Crystal River Archeological State Park

Location: Crystal River, Florida

Webpage: Florida State Park

General Description: Crystal River Archeological State Park is a 61 acre historic park consisting of 6 Indian mounds occupied for 1600 years, the longest continually occupied sites in Florida.  Native Americans traveled long distances to bury their dead and trade in the marketplace.  It is estimated that 7500 people visited the site annually.  The site contains burial mounds, two temple/platform mounds, a plaza area, and a huge midden heap.  The site also contains two “stele”, one of which has a crude carving of an Indian face and torso in the limestone face.  At one time there is evidence there was a platform extending from each of the two temple mounds to the stele.



1) The site of the Indian mounds is beautifully maintained with interpretive signs at most of the mounds giving a brief introduction of its use.


2) The Visitor Center was closed the day we visited in preparation for a public fund raising event to commemorate the unveiling of a painted mural in the museum.  Therefore, I cannot comment on the museum itself.

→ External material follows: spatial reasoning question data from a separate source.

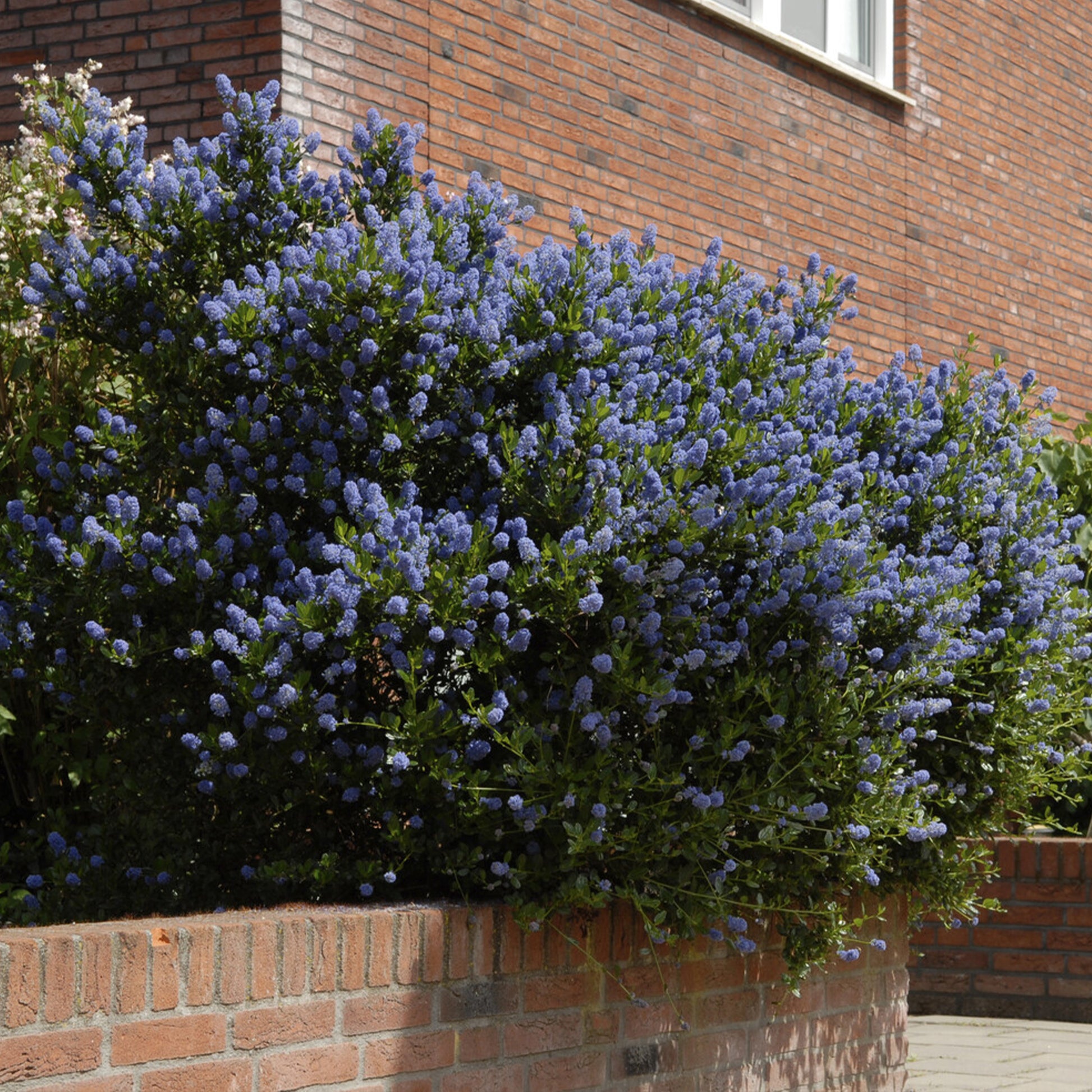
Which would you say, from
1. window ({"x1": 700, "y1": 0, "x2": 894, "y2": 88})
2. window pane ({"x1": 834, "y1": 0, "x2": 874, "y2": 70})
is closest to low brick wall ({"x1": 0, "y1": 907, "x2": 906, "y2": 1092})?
window ({"x1": 700, "y1": 0, "x2": 894, "y2": 88})

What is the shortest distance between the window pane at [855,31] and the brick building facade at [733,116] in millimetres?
89

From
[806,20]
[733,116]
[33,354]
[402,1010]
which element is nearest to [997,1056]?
[402,1010]

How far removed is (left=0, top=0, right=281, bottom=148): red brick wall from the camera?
730 cm

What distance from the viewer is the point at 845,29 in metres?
10.8

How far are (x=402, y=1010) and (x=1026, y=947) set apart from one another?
471cm

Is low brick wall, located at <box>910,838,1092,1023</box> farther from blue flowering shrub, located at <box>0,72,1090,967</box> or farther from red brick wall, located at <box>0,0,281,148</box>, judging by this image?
red brick wall, located at <box>0,0,281,148</box>

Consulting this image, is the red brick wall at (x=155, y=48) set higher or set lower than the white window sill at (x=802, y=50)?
lower

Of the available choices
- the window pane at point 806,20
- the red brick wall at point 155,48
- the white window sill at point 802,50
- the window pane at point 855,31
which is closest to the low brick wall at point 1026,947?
the white window sill at point 802,50

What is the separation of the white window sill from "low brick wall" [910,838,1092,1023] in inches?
182

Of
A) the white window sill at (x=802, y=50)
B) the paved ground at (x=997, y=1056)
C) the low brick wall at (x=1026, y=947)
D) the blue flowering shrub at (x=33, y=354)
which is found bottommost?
the paved ground at (x=997, y=1056)

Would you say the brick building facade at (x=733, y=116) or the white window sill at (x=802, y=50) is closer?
the brick building facade at (x=733, y=116)

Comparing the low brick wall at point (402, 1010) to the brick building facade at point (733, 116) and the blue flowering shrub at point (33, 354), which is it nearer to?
the blue flowering shrub at point (33, 354)

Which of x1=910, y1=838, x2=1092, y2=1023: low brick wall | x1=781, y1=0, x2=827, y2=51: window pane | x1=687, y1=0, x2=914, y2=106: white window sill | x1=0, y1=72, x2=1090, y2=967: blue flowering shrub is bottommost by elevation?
x1=910, y1=838, x2=1092, y2=1023: low brick wall

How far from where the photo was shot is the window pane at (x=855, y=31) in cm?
1078
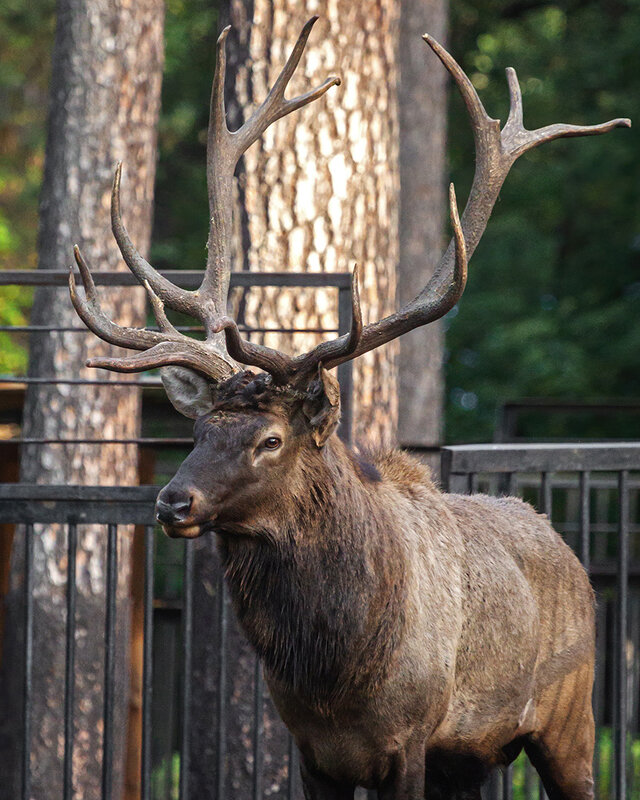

3) There is an educational area where they hold demonstrations of the archeological field techniques for the public to participate in at special events.  The “mound” they use for this purpose was created when they dredged out the boat dock from the river.  Therefore, the material has all been disturbed losing its time frame, however, it still serves a very useful and unusual purpose since artifacts are found through the sifting process.


4) There are two limestone blocks called stele in the park.  There is evidence that the ramps leading from each of the two temple mounds extended to one of the stele.  On one of the stele you can still see a carved image of a face, although I have trouble making out the torso.


5) The largest temple mound has steps leading to the top from which you can an excellent view of the river and surrounding area.  You can easily see the beginning of the ramp used by the Indians to access the mound.